Indirectly, U.S. producers might raise their prices because they face less foreign competition for certain goods, Lydia Cox, an assistant professor of economics at the University of Wisconsin-Madison, said during a recent webinar.

U.S. companies that use tariffed goods to manufacture their products might also raise prices for downstream goods, Cox said. For example, steel tariffs might lead to higher prices for cars, heavy machinery and other products that use steel.

Tariffs ‘create a lot of collateral damage’

Other nations might also respond with retaliatory tariffs that start a trade war, which might cause U.S. producers to lose sales abroad, she said.

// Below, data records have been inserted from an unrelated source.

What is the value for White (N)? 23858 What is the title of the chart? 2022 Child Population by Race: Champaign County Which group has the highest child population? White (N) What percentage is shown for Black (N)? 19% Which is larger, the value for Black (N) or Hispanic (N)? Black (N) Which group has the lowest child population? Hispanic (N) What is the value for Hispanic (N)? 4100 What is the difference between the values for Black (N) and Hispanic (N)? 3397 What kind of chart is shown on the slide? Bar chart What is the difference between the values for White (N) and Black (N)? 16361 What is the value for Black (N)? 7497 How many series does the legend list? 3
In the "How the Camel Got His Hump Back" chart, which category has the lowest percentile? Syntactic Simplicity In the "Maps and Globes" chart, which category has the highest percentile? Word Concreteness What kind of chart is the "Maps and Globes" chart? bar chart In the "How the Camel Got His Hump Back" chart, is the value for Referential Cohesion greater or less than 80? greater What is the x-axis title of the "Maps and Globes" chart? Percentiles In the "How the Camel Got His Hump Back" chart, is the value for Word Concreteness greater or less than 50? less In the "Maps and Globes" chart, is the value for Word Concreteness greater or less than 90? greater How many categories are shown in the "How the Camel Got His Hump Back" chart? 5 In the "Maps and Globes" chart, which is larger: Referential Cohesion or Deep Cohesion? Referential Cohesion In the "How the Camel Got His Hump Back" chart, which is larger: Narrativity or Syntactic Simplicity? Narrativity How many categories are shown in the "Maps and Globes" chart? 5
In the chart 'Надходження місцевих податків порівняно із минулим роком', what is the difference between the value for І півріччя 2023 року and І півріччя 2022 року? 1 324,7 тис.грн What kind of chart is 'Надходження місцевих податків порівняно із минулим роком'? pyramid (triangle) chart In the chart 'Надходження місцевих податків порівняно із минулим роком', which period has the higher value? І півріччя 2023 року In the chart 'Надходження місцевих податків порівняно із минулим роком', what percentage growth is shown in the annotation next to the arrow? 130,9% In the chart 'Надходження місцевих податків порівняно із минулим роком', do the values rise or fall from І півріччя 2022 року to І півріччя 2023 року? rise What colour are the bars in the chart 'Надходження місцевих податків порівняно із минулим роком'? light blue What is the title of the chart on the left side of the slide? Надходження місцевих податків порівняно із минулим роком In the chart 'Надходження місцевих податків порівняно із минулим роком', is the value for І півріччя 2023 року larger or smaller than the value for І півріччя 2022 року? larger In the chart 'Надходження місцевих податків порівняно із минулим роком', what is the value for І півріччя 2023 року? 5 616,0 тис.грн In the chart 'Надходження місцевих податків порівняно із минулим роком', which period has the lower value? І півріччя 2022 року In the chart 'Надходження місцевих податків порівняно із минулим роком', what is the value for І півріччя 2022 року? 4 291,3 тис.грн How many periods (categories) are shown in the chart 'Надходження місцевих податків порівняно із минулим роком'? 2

“Unlike Canada and Mexico, for which retaliation would be inconceivable, China has retaliated in the past and would likely do so again,” PIIE economists wrote recently.

Further, tariffs may have the unintended consequence of destroying jobs, economists said.

Their ability to create U.S. jobs is “vastly, vastly overstated,” said Lovely of PIIE.

Take steel, for example. There are 80 workers in jobs in industries that use steel as an input for every one job that produces steel, Cox found in a recent paper.

Tariffs create “a lot of collateral damage along the way,” which is why economists warn against broad-based use, Cox said.